Vergeblicher Versuch, einen Ersatzmantel zu bekommen

In der Zwischenzeit ergab sich noch ein Termin. Mann, Mann, Mann… Noch ein Fotograf wollte Bilder von uns für zwei Zeitschriften machen. Wir fuhren also wieder zur Elbe und machten kurz vor dem einsetzenden Regen und stürmischen Wetter noch ein paar Fotos.

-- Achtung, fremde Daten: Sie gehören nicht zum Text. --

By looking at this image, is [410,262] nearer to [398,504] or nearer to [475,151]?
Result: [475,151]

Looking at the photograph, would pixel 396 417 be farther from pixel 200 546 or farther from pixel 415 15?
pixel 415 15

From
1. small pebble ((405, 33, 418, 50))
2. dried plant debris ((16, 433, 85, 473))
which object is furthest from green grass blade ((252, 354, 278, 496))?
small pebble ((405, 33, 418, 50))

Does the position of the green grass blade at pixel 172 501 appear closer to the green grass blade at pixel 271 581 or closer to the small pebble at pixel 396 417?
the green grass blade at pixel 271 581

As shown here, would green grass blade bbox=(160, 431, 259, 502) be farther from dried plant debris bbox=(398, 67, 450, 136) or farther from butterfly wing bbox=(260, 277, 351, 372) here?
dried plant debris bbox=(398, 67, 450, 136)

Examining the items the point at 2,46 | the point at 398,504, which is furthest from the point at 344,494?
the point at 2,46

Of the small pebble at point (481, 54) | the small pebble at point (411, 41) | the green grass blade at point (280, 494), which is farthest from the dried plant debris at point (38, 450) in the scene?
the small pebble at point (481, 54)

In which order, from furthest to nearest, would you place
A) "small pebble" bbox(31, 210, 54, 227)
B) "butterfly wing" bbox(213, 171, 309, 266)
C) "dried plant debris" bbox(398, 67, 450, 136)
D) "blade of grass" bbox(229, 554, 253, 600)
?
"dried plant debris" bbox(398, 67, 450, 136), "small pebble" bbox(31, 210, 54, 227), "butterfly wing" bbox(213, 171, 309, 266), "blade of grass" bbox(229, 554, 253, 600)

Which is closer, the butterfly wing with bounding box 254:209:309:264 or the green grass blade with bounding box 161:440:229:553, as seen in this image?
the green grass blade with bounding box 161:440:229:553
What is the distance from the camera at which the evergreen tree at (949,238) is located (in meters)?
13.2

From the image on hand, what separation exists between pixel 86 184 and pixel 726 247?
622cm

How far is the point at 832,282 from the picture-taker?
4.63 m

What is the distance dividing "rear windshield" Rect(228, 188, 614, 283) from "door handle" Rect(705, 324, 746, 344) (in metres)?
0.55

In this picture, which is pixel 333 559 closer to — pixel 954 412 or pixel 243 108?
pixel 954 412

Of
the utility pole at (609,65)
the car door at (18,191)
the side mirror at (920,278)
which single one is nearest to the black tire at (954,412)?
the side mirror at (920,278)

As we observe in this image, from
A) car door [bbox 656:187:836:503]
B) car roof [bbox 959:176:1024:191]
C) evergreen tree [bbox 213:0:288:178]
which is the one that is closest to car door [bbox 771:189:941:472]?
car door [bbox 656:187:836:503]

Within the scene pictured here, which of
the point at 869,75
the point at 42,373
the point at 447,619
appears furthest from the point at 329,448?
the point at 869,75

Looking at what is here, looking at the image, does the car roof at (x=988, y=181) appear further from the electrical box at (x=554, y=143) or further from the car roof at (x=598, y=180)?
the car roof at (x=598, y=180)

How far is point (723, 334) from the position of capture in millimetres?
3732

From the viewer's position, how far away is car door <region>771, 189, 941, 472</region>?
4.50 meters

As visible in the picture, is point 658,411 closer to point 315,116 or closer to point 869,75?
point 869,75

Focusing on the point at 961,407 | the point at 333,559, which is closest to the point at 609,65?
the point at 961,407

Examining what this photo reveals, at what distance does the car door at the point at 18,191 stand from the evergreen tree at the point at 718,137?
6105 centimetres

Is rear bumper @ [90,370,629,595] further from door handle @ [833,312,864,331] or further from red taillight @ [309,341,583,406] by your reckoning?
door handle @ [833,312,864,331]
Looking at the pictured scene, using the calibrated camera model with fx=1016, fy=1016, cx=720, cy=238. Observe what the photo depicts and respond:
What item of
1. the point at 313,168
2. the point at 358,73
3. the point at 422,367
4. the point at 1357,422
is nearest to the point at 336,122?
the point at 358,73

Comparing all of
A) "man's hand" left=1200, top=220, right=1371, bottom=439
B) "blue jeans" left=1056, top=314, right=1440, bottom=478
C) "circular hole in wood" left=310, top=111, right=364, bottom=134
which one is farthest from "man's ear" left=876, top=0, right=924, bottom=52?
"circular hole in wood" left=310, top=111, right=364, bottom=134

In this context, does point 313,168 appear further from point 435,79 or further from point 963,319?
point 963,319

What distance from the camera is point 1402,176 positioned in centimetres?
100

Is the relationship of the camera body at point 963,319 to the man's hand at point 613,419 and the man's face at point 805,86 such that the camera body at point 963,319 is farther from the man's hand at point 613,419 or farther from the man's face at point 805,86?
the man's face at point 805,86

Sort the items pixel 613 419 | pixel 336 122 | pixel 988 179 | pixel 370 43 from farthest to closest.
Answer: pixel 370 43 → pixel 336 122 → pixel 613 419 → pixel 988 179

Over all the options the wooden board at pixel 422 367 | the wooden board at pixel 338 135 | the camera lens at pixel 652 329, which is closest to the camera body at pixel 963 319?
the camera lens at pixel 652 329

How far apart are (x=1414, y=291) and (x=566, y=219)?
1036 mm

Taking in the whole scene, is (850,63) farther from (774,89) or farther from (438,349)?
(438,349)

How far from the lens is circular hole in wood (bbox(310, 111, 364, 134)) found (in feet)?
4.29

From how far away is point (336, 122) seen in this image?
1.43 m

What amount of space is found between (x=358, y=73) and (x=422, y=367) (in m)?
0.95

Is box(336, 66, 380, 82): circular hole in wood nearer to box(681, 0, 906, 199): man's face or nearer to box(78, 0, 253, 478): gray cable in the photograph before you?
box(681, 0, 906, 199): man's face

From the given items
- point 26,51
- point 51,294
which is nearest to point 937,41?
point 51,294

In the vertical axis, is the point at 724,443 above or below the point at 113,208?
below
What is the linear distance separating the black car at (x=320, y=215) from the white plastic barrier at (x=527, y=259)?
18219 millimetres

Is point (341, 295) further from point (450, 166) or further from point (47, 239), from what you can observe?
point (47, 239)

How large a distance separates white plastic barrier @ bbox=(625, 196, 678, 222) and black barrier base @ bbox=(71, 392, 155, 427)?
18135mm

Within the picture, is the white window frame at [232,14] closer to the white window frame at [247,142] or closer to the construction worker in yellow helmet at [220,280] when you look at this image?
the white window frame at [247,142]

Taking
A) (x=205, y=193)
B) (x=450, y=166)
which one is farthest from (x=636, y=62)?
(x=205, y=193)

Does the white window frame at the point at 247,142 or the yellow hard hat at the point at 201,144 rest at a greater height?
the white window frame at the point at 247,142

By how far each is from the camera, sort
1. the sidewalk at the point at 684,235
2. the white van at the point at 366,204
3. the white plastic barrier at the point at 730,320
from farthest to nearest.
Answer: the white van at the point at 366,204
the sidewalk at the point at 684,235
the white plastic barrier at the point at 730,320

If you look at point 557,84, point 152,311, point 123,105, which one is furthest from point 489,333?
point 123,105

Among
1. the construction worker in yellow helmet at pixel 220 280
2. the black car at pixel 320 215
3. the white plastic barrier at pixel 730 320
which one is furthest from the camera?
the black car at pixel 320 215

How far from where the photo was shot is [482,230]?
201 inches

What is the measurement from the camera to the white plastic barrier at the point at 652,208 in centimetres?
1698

Jetzt reichte es uns endgültig, hier in Magdeburg zu versauern und wir beschlossen, wie schon gestern, die S-Bahn nach Wittenberge zu nehmen. Beim Bahnhof angekommen, gab es natürlich keinen ebenerdigen Zugang zum Gleis eins und der Fahrstuhl war zu klein für unseren Anhänger. Wir wollten schon alles abladen und einzeln zum Gleis bringen, da machte uns jemand darauf aufmerksam, dass Lastenanhänger seit eineinhalb Jahren nicht mehr von der Deutschen Bahn befördert werden und es auch keine Ausnahmen gibt. Hach, da kommt Freude auf! Entschuldigt den Zynismus, aber die Luft ist echt gerade raus.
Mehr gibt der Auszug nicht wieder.